Öffentliche Kinderbilder auf Facebook: Warum es so gefährlich ist!


INFO. „Hören Sie bitte auf, Fotos Ihrer Kinder für jedermann sichtbar bei Facebook und Co zu posten. Danke!“ Diese Aufforderung der Hagener Polizei hat Facebook-Nutzer in diesem Sommer leider nur kurzzeitig wachgerüttelt. Noch immer findet man zahlreiche Titel – oder Profilbilder mit öffentlich einsehbaren Kinderbildern. Nur wenige Menschen sehen die wirklichen Gefahren. Dieser Artikel soll erneut wachrütteln und überall dort gepostet werden, wo Kinder zur Schau gestellt werden.




Es sind nicht nur die Profil – und Titelbilder. Oftmals werden Schnappschüsse aus der Badewanne, vom Strand oder Schwimmbad gepostet. Leichtbekleidete Kinder sind gerade auch im Netz diversen Gefahren ausgesetzt. Hierbei geht es aber weniger um die Sorge, Kinder könnte man ausfindig machen und entführen. Vielmehr fallen diese Bilder den Pädophilen in die Hände. Hier gibt es richtige Tauschringe für Bilder.

Fotos werden bearbeitet und verunstaltet



Nicht selten kommt es vor, dass öffentlich gepostete Kinderbilder heruntergeladen werden. Man findet sie dann auf schmierigen Seiten im Internet, oftmals auch bearbeitet und beschriftet. Aus einer Familienaufnahme aus dem Schwimmbad, wo beispielsweise Mutter und Kind in Badekleidung zu sehen sind, wird somit schnell ein Pädophilenbild mit widerlichsten Sprüchen drauf.
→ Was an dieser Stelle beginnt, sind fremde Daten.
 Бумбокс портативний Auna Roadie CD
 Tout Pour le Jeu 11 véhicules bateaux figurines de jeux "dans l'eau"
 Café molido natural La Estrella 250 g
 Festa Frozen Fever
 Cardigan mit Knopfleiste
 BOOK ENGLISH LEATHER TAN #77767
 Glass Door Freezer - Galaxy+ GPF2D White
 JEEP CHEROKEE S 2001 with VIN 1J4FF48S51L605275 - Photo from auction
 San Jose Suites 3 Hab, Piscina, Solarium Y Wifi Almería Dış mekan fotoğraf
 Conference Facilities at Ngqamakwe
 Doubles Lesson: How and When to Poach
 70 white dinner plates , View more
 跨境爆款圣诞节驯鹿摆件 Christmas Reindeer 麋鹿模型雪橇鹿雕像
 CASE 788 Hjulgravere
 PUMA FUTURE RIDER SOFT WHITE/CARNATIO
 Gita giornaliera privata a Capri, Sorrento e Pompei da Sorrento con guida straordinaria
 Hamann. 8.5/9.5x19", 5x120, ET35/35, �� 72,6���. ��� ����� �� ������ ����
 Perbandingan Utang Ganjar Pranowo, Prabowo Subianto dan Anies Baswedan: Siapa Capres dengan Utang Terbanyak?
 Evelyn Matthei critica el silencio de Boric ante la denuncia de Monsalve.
Wie Polizei und Staatsanwaltschaft Bayreuth gegenüber Bayern-Reporter bestätigten, gibt es nicht nur eigens eingerichtete Plattformen für diesen Bildertausch. Pädophile legen sich Fakeprofile zu. Sie geben sich als junge Mädchen oder Mütter aus und schreiben Kinder und Jugendliche in den sozialen Netzwerken an. Geklaute Fotos werden dann auch als Profilbilder genutzt.



Kinder können Eltern verklagen

Selbst wenn es nicht zum Missbrauch solcher Fotos kommt, so können Kinder peinlich berührt sein. Vom Ultraschallbild bis zur Einschulung oder dem ersten Date: „Supereltern“ posten alles, was die Flatrate hergibt. Doch das muss nicht ohne Folgen bleiben. Denn wenn die Sprösslinge langsam mündig werden, können sie ihre Eltern dafür verklagen. Bitte wahren Sie die Persönlichkeitsrechte ihrer Kinder und beschützen sie diese vor Verunglimpfung im Netz!